**WORK INSTRUCTIONS**.
Can you transcribe the data exactly? Leave the pictures out.

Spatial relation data

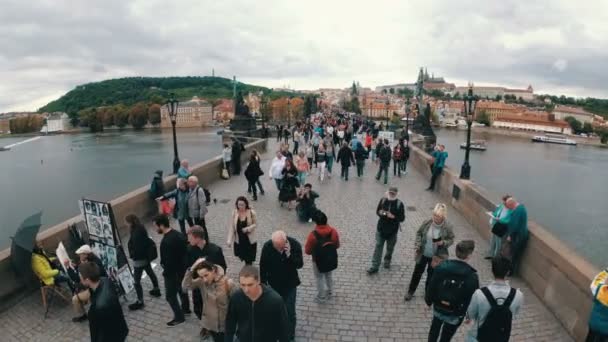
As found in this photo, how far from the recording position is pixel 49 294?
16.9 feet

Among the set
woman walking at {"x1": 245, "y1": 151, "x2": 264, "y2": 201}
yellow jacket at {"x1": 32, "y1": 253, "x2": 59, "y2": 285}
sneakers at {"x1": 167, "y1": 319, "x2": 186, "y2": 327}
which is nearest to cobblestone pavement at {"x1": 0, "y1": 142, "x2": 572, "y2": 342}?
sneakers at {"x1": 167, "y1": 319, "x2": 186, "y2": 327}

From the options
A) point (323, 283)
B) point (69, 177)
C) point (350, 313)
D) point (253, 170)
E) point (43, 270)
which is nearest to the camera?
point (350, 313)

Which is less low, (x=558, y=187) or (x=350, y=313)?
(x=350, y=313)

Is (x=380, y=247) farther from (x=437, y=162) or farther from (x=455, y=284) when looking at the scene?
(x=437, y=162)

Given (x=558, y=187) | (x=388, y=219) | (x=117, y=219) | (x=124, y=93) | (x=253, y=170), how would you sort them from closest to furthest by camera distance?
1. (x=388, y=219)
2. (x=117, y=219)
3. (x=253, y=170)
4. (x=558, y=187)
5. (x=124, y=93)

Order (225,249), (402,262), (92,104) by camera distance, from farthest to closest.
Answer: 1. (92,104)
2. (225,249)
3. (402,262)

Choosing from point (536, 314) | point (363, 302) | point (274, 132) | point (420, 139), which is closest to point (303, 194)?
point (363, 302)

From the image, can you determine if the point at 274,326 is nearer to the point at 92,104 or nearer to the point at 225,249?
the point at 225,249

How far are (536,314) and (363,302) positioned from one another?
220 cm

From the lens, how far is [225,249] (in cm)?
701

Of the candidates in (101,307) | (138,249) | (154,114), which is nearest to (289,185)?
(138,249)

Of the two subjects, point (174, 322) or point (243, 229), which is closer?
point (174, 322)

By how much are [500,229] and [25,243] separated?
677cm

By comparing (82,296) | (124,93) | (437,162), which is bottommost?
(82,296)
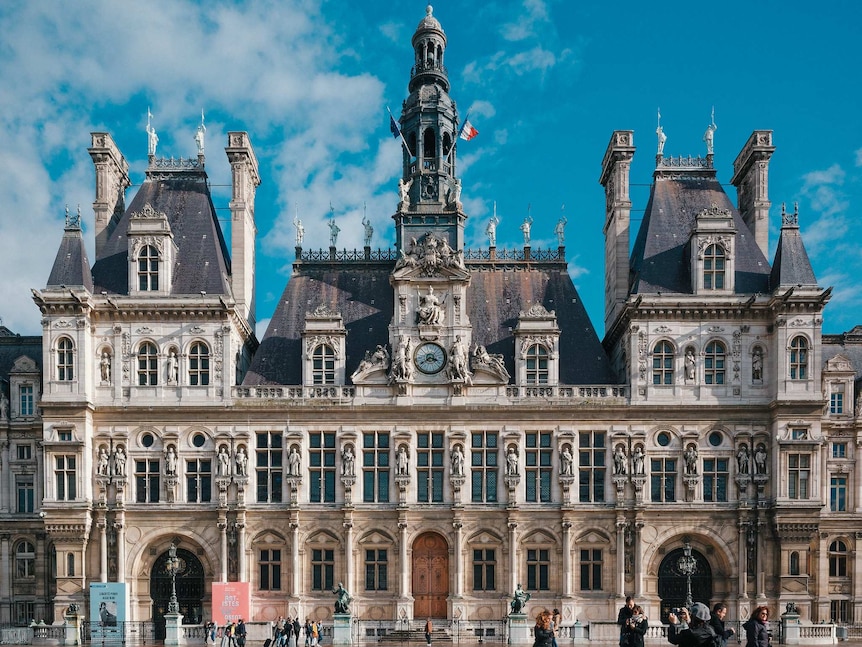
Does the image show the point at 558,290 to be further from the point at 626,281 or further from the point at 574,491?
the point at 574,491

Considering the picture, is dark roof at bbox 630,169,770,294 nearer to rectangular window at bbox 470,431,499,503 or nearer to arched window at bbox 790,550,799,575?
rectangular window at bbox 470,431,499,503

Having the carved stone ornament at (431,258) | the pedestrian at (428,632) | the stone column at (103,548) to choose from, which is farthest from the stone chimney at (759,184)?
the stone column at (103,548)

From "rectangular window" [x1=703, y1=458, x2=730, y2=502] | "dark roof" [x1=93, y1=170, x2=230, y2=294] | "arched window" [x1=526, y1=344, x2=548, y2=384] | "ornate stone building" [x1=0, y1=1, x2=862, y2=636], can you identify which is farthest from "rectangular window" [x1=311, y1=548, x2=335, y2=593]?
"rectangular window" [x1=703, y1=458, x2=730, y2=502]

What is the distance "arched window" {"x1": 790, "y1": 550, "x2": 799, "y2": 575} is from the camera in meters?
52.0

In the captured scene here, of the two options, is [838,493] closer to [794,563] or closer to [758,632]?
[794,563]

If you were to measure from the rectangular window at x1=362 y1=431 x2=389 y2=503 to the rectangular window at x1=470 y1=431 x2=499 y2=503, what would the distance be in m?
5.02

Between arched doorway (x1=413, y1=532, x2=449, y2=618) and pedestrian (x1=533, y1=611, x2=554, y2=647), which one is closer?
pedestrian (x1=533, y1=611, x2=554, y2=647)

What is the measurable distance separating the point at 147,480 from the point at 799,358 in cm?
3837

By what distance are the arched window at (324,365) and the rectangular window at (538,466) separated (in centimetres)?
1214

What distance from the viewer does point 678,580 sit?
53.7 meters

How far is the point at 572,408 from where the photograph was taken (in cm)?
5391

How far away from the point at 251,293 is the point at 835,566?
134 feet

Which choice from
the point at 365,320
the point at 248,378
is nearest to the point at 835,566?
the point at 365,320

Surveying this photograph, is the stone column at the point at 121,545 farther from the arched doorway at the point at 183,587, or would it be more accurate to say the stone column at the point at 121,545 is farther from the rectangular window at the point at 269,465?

**RESULT OF THE EXERCISE**.
As found in this photo, how far from the recording position is pixel 49 294?
16.9 feet

Among the set
woman walking at {"x1": 245, "y1": 151, "x2": 264, "y2": 201}
yellow jacket at {"x1": 32, "y1": 253, "x2": 59, "y2": 285}
sneakers at {"x1": 167, "y1": 319, "x2": 186, "y2": 327}
which is nearest to cobblestone pavement at {"x1": 0, "y1": 142, "x2": 572, "y2": 342}?
sneakers at {"x1": 167, "y1": 319, "x2": 186, "y2": 327}

From the options
A) point (323, 283)
B) point (69, 177)
C) point (350, 313)
D) point (253, 170)
E) point (43, 270)
which is nearest to the camera?
point (350, 313)

Which is less low, (x=558, y=187) or (x=350, y=313)?
(x=350, y=313)

Is (x=380, y=247) farther from (x=437, y=162) or farther from (x=455, y=284) when looking at the scene?
(x=437, y=162)

Given (x=558, y=187) | (x=388, y=219) | (x=117, y=219) | (x=124, y=93) | (x=253, y=170), how would you sort them from closest to furthest by camera distance?
1. (x=388, y=219)
2. (x=117, y=219)
3. (x=253, y=170)
4. (x=558, y=187)
5. (x=124, y=93)

Order (225,249), (402,262), (92,104) by camera distance, from farthest to closest.
Answer: 1. (92,104)
2. (225,249)
3. (402,262)

Choosing from point (536, 314) | point (363, 302) | point (274, 132) | point (420, 139), which is closest to point (303, 194)?
point (363, 302)

From the image, can you determine if the point at 274,326 is nearer to the point at 92,104 or nearer to the point at 225,249?
the point at 225,249

How far are (536,314) and (363,302) positioned from one another?
220 cm

From the lens, how far is [225,249] (in cm)?
701

Of the candidates in (101,307) | (138,249) | (154,114), which is nearest to (289,185)?
(138,249)

Of the two subjects, point (174, 322) or point (243, 229), which is closer?
point (174, 322)

By how much are [500,229] and [25,243] separated?
677cm

By comparing (82,296) | (124,93) | (437,162), which is bottommost?
(82,296)
Does the image show the point at 558,290 to be further from the point at 626,281 or further from the point at 574,491?
the point at 574,491

Considering the picture, is dark roof at bbox 630,169,770,294 nearer to rectangular window at bbox 470,431,499,503 or nearer to arched window at bbox 790,550,799,575?
rectangular window at bbox 470,431,499,503

Having the carved stone ornament at (431,258) | the pedestrian at (428,632) | the stone column at (103,548) to choose from, which is farthest from the stone chimney at (759,184)?
the stone column at (103,548)

From "rectangular window" [x1=703, y1=458, x2=730, y2=502] | "dark roof" [x1=93, y1=170, x2=230, y2=294] | "arched window" [x1=526, y1=344, x2=548, y2=384] | "ornate stone building" [x1=0, y1=1, x2=862, y2=636], can you identify which is farthest from "rectangular window" [x1=311, y1=548, x2=335, y2=593]?
"rectangular window" [x1=703, y1=458, x2=730, y2=502]

What is the distance "arched window" {"x1": 790, "y1": 550, "x2": 799, "y2": 575} is from the camera in meters?
52.0

In the captured scene here, of the two options, is [838,493] closer to [794,563] or closer to [758,632]?
[794,563]

If you were to measure from the rectangular window at x1=362 y1=431 x2=389 y2=503 to the rectangular window at x1=470 y1=431 x2=499 y2=503, what would the distance be in m?
5.02

Between arched doorway (x1=413, y1=532, x2=449, y2=618) and pedestrian (x1=533, y1=611, x2=554, y2=647), which one is closer?
pedestrian (x1=533, y1=611, x2=554, y2=647)

What is the measurable distance separating the point at 147,480 from the point at 799,358 in cm?
3837

By what distance are the arched window at (324,365) and the rectangular window at (538,466) separated (in centimetres)?
1214

What distance from the viewer does point 678,580 sit?
53.7 meters

How far is the point at 572,408 from where the photograph was taken (in cm)?
5391

How far away from the point at 251,293 is the point at 835,566?
134 feet

Which choice from
the point at 365,320
the point at 248,378
is nearest to the point at 835,566?
the point at 365,320

Surveying this photograph, is the stone column at the point at 121,545 farther from the arched doorway at the point at 183,587, or would it be more accurate to say the stone column at the point at 121,545 is farther from the rectangular window at the point at 269,465?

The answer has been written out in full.